» **TASK STATEMENT**: Write each record again exactly as it stands.

--- begin DATASET EXTRACT ---

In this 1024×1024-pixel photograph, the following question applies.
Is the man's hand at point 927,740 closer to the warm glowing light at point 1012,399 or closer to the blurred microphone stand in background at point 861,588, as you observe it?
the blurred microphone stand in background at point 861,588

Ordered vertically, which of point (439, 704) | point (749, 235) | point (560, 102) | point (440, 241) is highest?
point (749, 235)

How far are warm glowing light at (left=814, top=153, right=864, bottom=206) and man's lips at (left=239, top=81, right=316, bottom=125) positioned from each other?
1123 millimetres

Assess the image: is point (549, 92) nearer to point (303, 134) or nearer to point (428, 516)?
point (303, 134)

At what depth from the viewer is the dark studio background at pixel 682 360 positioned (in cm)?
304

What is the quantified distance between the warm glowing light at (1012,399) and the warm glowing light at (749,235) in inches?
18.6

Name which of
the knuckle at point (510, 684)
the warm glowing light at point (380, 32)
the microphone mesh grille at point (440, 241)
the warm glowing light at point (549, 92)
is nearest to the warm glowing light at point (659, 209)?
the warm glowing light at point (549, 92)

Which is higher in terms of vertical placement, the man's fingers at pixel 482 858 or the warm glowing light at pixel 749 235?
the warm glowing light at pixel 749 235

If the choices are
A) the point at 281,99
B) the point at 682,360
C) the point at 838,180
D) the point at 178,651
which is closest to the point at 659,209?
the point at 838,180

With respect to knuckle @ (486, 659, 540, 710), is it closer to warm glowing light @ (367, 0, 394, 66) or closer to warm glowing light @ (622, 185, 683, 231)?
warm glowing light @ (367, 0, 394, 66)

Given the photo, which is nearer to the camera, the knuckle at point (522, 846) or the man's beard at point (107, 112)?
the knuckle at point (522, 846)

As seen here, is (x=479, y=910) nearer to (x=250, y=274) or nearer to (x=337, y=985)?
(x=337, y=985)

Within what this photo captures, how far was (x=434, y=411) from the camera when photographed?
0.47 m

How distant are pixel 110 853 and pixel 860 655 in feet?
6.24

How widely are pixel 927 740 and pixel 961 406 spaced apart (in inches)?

--- end DATASET EXTRACT ---

» **EXERCISE SOLUTION**:
In this 1024×1024-pixel photograph, the following question applies.
Is the man's hand at point 927,740 closer to the warm glowing light at point 1012,399 or closer to the blurred microphone stand in background at point 861,588, as you observe it?
the blurred microphone stand in background at point 861,588

Ordered vertically, which of point (439, 704) | point (749, 235) | point (560, 102) | point (440, 241) is highest?
point (749, 235)

How far are warm glowing light at (left=814, top=153, right=864, bottom=206) and man's lips at (left=239, top=81, right=316, bottom=125) positioned from each other?
1123 millimetres

Assess the image: is point (549, 92) nearer to point (303, 134) or nearer to point (428, 516)?
point (303, 134)

At what depth from the viewer is the dark studio background at pixel 682 360 positioned (in cm)?
304

What is the quantified distance between the warm glowing light at (1012,399) and the warm glowing light at (749,235) in inches?
18.6

Name which of
the knuckle at point (510, 684)
the warm glowing light at point (380, 32)
the microphone mesh grille at point (440, 241)
the warm glowing light at point (549, 92)
is nearest to the warm glowing light at point (659, 209)?
the warm glowing light at point (549, 92)

Which is higher in terms of vertical placement, the man's fingers at pixel 482 858 or the warm glowing light at pixel 749 235?
the warm glowing light at pixel 749 235

If the choices are
A) the point at 281,99
B) the point at 682,360
C) the point at 838,180
D) the point at 178,651
which is closest to the point at 659,209?
the point at 838,180

With respect to knuckle @ (486, 659, 540, 710), is it closer to warm glowing light @ (367, 0, 394, 66) or closer to warm glowing light @ (622, 185, 683, 231)?
warm glowing light @ (367, 0, 394, 66)

Given the photo, which is nearer to the camera, the knuckle at point (522, 846) or the man's beard at point (107, 112)?
the knuckle at point (522, 846)

As seen here, is (x=479, y=910) nearer to (x=250, y=274) or nearer to (x=337, y=985)?
(x=337, y=985)

Within what this photo captures, how far was (x=434, y=411) from the camera when photographed?
0.47 m

How distant are pixel 110 853 and pixel 860 655 in feet?
6.24

How widely are pixel 927 740 and pixel 961 406 spaced apart (in inches)?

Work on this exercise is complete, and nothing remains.